According to the blog archive for May 16, 2016, which keyboard shortcut brings back your Chrome tabs after a relaunch?

*Text under study*
——

Archive for May 16, 2016

Monday, May 16, 2016

Larry and Steve’s Plans to Save Apple

Larry Ellison (via Ole Begemann):

“My idea was simple, buy Apple, and immediately make Steve CEO. Apple wasn’t worth much back then, about $5 billion dollars. We both had really good credit and I had already arranged to borrow all of the money. All Steve had to do was say yes.

“Steve proposed a somewhat more circuitous approach. First, persuade Apple to buy NeXT computer, then Steve would join Apple’s board and over time the board would recognize that Steve was the right guy to lead the company.

Restoring Google Chrome Tabs

The best way is to go to the settings and change “On startup” to “Continue where you left off.” However, if you haven’t done this before you relaunch Chrome and want your tabs back, you can press Command-Shift-T. This corresponds to the “Reopen Closed Tab” command in the File menu, which sounds like it will just bring back the last tab that you closed, but it will actually restore all the tabs in the window. It is not as good as Safari’s “Reopen All Windows From Last Session,” which will restore all your windows.

Spotting Fake Amazon Reviews

Lauren Dragan:

Have you ever seen some random product for sale that’s from some brand you’ve never heard of, and the company has no website—yet its widget has somehow garnered 15,000 five-star reviews since … last week? We sure have. This situation is likely the result of a compensated-review program. Such compensated reviews—orchestrated by businesses that cater to companies that want more public positive feedback—violate Amazon’s terms of use but are difficult to police.

[…]

You have a few ways to suss out what may be a fake review. The easiest way is to use Fakespot. This site allows you to paste the link to any Amazon product and receive a score regarding the likelihood of fake reviews.

Previously: Amazon Sues Fake Review Site.

Texting Siri

Rene Ritchie:

No matter how enabling and useful Siri is, though, there will be times when it’s simply not possible or socially acceptable to talk out loud to our phones or tablets. In those situations, being able to type “Cupertino weather” or even “Text Georgia I’ll be late” would be incredibly useful.

Via Joe Cieplinski:

What makes the Echo or Siri useful is not the voice activation. It’s the (somewhat) intelligent response.

[…]

A Spotlight text field should be able to do whatever Siri does. Don’t get caught up in the trend of talking to our devices; concentrate on expanding how Siri, Alexa, etc. interpret our prompts, spoken or otherwise.

Announcing SyntaxNet

Slav Petrov (Hacker News):

At Google, we spend a lot of time thinking about how computer systems can read and understand human language in order to process it in intelligent ways. Today, we are excited to share the fruits of our research with the broader community by releasing SyntaxNet, an open-source neural network framework implemented in TensorFlow that provides a foundation for Natural Language Understanding (NLU) systems. Our release includes all the code needed to train new SyntaxNet models on your own data, as well as Parsey McParseface, an English parser that we have trained for you and that you can use to analyze English text.

——

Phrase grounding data
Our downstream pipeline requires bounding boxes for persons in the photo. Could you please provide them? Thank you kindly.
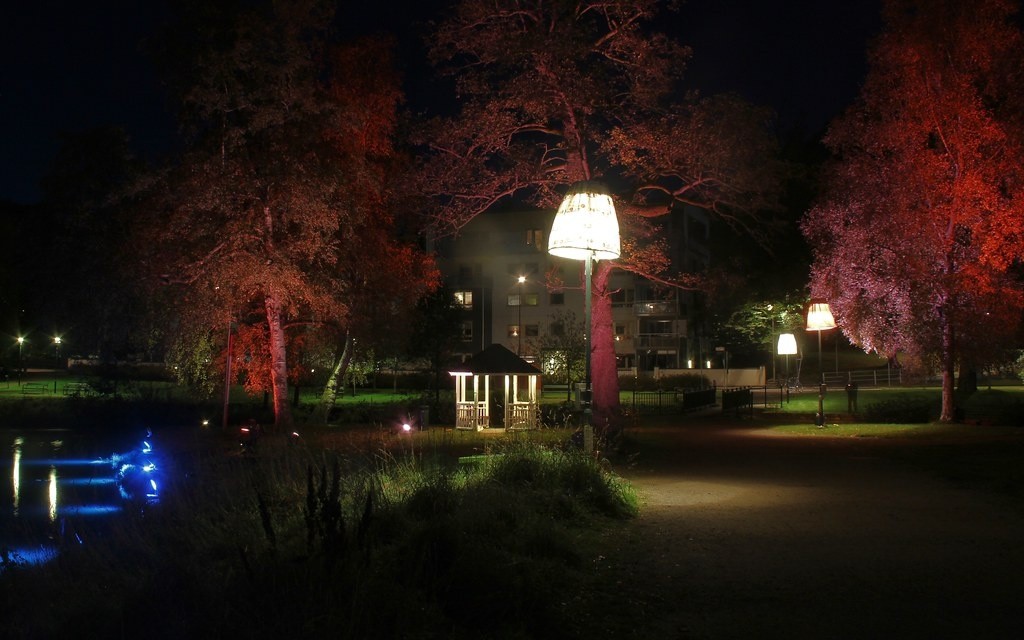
[845,374,860,415]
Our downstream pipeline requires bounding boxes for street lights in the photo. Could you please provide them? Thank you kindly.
[541,180,624,452]
[16,336,25,385]
[776,331,797,405]
[805,301,837,426]
[53,335,61,394]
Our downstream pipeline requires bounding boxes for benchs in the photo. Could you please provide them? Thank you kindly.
[22,382,49,394]
[62,382,90,395]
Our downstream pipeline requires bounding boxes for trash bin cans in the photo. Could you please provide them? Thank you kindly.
[418,404,430,431]
[582,408,592,428]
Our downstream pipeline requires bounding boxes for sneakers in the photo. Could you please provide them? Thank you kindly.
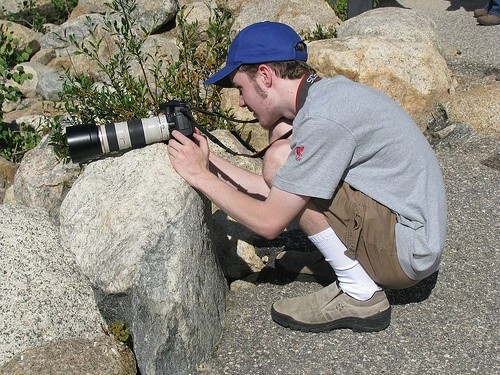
[277,249,342,283]
[271,281,391,334]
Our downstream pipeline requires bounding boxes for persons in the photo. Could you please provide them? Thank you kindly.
[473,0,500,25]
[167,21,447,333]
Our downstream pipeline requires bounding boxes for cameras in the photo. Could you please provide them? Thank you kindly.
[66,101,197,164]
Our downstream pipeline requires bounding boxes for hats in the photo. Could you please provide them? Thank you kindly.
[203,21,307,88]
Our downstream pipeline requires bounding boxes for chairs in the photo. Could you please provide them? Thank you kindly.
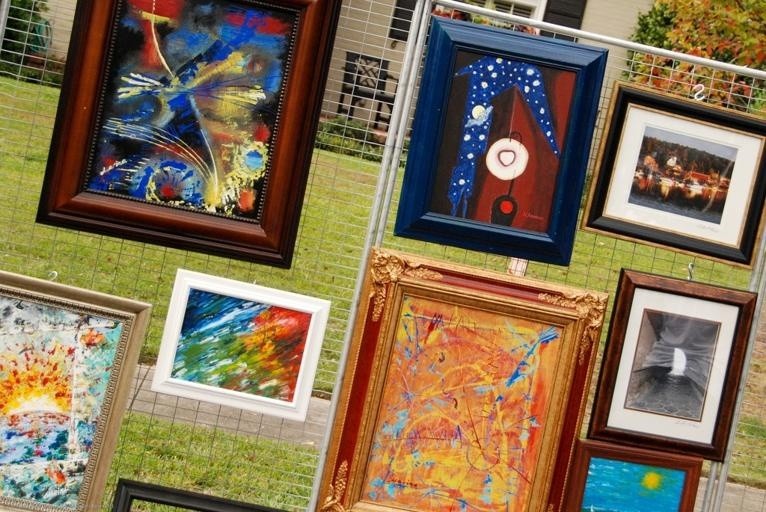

——

*Answer to this exercise*
Command-Shift-T